At 11:40 AM 9/1/99 -0700, Jim Devine wrote:
>>All merit systems, whether based on peer review, administrative
>>review, student review, or some combination have one ultimate
>>effect: they increase the power of management. Can you imagine
>>what student reviews of a progressive professor would have looked
>>like in the early 1950s?
>
>it's important to remember that student reviews of faculty were a
>progressive demand by students at Berkeley in the 1960s. And I think that
>there are some in my department who need to have some severe evaluation
>because they've been treading water for decades. (That is they teach
>poorly, do no research, serve on no committees, but get good course evals
>'cause they're easy on students.) 
>
>I think the key question is _who_ management is. I think universities
>should be worker cooperatives, in which case the management would be the
>faculty as a whole.
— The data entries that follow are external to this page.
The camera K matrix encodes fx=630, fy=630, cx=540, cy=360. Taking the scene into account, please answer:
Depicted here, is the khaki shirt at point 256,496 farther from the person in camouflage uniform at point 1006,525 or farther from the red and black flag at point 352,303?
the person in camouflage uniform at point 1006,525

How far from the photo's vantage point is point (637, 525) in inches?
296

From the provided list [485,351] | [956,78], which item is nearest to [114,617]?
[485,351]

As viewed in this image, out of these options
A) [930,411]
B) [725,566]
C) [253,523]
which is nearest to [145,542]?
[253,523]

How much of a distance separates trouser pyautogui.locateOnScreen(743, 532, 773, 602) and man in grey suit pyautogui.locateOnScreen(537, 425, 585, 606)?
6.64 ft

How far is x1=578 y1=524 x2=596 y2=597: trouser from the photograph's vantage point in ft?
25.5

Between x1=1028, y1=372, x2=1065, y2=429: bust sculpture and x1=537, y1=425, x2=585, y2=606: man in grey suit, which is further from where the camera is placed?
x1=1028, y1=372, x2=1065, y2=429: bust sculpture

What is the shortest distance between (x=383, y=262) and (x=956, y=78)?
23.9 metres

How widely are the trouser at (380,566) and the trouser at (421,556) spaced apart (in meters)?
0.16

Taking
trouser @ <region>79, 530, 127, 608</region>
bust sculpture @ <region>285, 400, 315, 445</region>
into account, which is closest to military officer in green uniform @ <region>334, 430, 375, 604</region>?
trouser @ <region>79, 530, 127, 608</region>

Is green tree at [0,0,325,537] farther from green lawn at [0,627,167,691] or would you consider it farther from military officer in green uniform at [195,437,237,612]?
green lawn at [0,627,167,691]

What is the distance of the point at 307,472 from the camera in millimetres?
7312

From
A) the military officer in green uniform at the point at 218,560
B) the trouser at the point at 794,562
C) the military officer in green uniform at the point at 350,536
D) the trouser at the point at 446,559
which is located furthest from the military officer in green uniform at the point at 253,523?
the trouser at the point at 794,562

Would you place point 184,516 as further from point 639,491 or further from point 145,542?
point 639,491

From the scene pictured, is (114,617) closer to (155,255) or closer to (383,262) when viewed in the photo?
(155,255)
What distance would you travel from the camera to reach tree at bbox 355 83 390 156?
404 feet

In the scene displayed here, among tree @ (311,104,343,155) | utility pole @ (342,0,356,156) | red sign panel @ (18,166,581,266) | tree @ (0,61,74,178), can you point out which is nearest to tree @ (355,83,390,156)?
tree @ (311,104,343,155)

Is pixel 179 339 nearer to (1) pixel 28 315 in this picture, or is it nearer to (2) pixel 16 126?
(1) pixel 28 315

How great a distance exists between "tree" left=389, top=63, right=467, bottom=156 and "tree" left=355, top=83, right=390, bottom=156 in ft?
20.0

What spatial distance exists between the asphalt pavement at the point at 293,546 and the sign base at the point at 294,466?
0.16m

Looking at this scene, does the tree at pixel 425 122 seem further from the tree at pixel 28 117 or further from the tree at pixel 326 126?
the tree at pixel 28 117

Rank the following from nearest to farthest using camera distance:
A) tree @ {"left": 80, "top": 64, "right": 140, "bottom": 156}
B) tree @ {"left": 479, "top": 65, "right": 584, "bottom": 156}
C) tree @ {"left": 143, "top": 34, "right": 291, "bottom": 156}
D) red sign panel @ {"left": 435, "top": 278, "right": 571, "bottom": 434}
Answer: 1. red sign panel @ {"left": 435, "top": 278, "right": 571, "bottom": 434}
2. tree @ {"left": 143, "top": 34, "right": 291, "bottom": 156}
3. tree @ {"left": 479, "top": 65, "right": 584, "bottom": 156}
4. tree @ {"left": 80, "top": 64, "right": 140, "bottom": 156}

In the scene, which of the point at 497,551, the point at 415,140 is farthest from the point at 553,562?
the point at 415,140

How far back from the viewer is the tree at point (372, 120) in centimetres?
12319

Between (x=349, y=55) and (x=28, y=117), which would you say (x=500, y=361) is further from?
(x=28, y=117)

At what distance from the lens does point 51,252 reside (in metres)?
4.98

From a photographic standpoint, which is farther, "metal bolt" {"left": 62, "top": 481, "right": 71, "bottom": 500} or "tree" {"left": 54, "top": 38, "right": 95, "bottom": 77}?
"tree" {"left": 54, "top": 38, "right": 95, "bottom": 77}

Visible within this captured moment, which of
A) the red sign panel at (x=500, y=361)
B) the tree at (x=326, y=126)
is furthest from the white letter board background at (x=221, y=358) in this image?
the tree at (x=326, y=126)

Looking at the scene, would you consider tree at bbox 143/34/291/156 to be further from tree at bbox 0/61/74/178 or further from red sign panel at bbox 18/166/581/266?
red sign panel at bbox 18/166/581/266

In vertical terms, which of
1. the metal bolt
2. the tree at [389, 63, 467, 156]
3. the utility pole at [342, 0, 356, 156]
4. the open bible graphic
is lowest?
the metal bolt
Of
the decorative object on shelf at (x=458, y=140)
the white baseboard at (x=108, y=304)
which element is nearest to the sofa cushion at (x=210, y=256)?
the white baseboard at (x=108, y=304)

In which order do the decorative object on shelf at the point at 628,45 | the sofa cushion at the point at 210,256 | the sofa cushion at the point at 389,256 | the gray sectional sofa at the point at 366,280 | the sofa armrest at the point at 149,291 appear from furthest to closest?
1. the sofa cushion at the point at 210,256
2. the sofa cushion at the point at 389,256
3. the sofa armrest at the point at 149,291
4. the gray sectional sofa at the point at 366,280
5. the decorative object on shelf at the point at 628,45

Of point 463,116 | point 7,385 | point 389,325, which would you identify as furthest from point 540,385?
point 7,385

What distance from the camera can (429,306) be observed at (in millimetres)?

But student evals would still be needed, to prevent
>excessively protective in-group mentality. (There's a book review in the
>current BUSINESS WEEK of a book about how the medical profession winked at
>a serial killer among their ranks, because he was "one of them.") 
>
>any thoughts? 
>


evaluations are important, but not in the form of anonymous spamming or
popularity contest.  I'd rather see evaluations by students who graduated
(thus have no ax to grind) and supply a narrative on how the curriculum
contributed to their career, identify courses that were particularly useful
as well as those that were not so useful, explain why etc. - and no
anonymity.  This way, alumni associations would at last play a useful role
in the academe by conducting these evaluations.

as to faculty management - goddess forbid - profs are often not only
pompous asses, but prima facie capitalists, exploiting the intellectual
labor of grad students and ra's under the intellectual property laws i.e.
by attaching their name to what academic proletariat produced.